“No quiero vivir en una ciudad cuya única ventaja cultural es poder girar a la derecha con el semáforo en rojo” (Woody Allen).
Muchas costumbres deplorables alcanzan alturas de consagración mediante su repetición frecuente, así sin más, como si hubiéramos nacido dispuestos orgánicamente a tropezar socialmente con la misma piedra, darse de boca en el pavimento y seguir tan campantes cultivando esa miopía selectiva que envilece el ambiente, sin trauma ni culpa. Pero entremos al apartado de los ejemplos.

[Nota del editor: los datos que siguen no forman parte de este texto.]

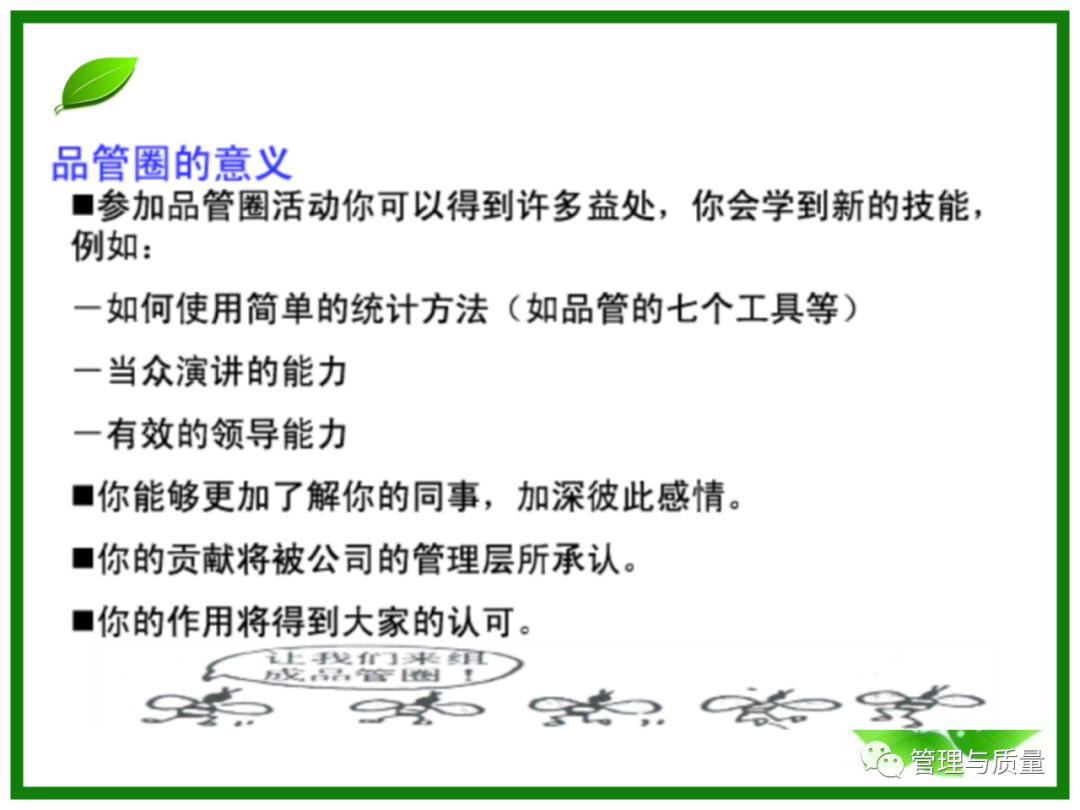三个臭皮匠顶个诸葛亮?品管圈QCC要的就是这效果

Apenas asoma el cliente la nariz y cruza la puerta, el ambiente tranquilo y acogedor del café o restaurante cambia. Una verdadera carga de caballería en forma de sonidos que pasan por musicales lo ataca por todos lados, reduciéndolo a una masa temblorosa con taquicardia, náuseas y deseos de salir huyendo.

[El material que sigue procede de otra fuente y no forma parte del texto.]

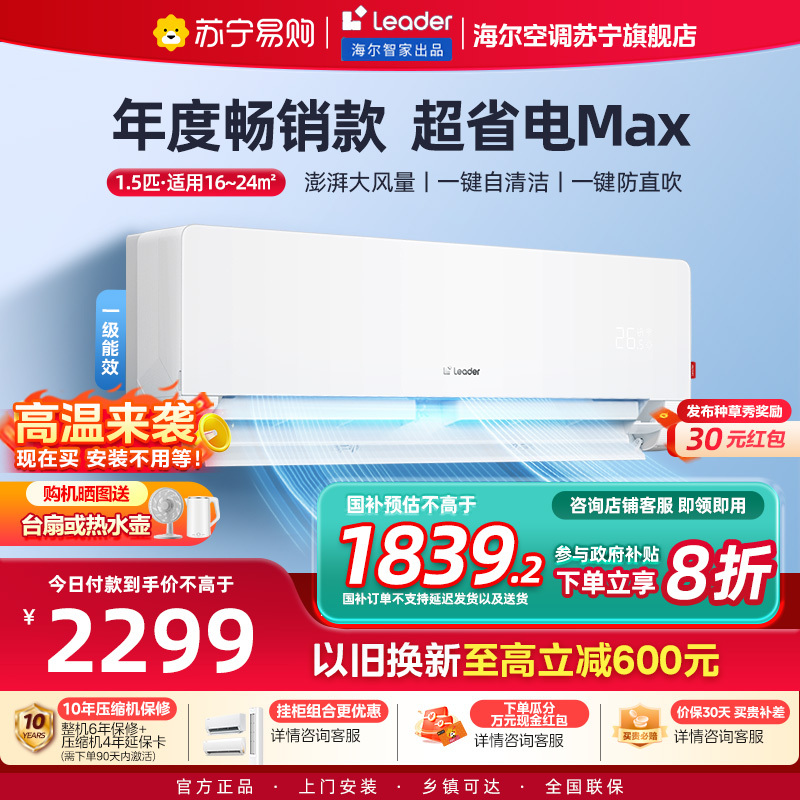 统帅(Leader)空调海尔智家出品 1.5匹新一级超省电 变频冷暖空调挂机KFR-35GW/09ETA81TU1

A pregunta expresa, el empleado explica que el patrón les exige que enciendan los motores musicales a la primera aproximación del posible cliente, no se sabe si para correrlo o para ambientarlo.
Se le solicita al trabajador que baje un poco el volumen del sonido quien, con aire confuso, acata y complace la petición. Así, tras eventuales elevaciones y descensos de decibeles, se desarrolla el servicio. El cliente resulta ser una oreja cautiva de los arrebatos melódicos del empleado o de la escasa consideración y tacto del propietario.
Sucede que en un local en el que predomina el sonido impuesto, la voluntad del cliente queda nulificada y cualquier conversación resulta en un concurso de gritos y gesticulaciones. La comunicación se pierde mientras que el ambiente del establecimiento crece en incomodidad.
Y qué decir de los lugares donde el empleado o el encargado despliega su vida social sin recato, tomando como rehenes a los eventuales concurrentes mediante el uso de su teléfono “inteligente”, en el que desarrolla una charla con el altavoz abierto, con las sobadas frases chabacanas y las risas altisonantes que en mucho contribuyen a la vulgaridad del diálogo.
O cuando en un local pequeño con dos o tres mesas y la barra donde se encuentra algún mostrador, exhibidores y equipo de cómputo, al encargado se le ocurre usar una de las mesas como escritorio. Aquí, el cliente resulta ser un estorbo para el feliz viaje gerencial donde el espacio está disponible de acuerdo con el humor de quien lo administra.
En la calle, los equipos de sonido proyectan una indescifrable y caótica cacofonía a las afueras de los negocios establecidos en el área. Diferentes capacidades, volúmenes, formatos, mezclados en una amenaza para el cliente potencial que ve alterados sus nervios al estar luchando su cerebro contra cada retazo sónico que golpea sus neuronas con la contundencia de un grito estentóreo: ¡no te entretengas viendo la mercancía!, ¡no pienses!, ¡no compares!, ¡no seas un consumidor informado! La contaminación por sonido es tan real y riesgosa como cualquiera otra. Pero en el ambiente de los cajeros automáticos también se cuecen habas.
Peor asunto cuando usted requiere los servicios de un albañil porque, como primera acción, el susodicho pone a funcionar su radio, grabadora o lo que sirva, para abrir un boquete a la normalidad de su hogar, generarle broncas con el vecino y hacer polvo sus expectativas de paz y tranquilidad.
En otro escenario, usted espera con paciencia de camello filósofo su turno en el cajero, observa que el cliente ha concluido su operación y, sin embargo, sigue ahí. Cuenta varias veces el dinero recibido, imprime el comprobante, pero termina reintroduce su tarjeta, digita de nuevo la contraseña, solicita saldo y tras larga pausa se dispone a imprimir. Los minutos corren instalados en una burbuja de autismo bancario.
Peor asunto cuando usted espera su turno en la ventanilla bancaria y la amable y eficiente cajera atiende a un cliente frecuente, anecdótico, simpático, dicharachero, de confianza, pues. La buena vibra alcanza niveles de chacoteo informal, de buenaondismo familiar, mientras usted y muchos más esperan maldiciendo tanta cordialidad en horario de oficina.
La ciudad, sucia y tumultuosa, después de todo es asiento de valores, cultura y tradiciones. Parece que el ser víctima de la ignorancia, la estupidez y la mala educación es parte del paquete de situaciones que muchos consideran el precio que hay que pagar por vivir en una ciudad con amplias posibilidades de crecimiento. Pues muy bien, pero qué tal si acompañamos el crecimiento con desarrollo.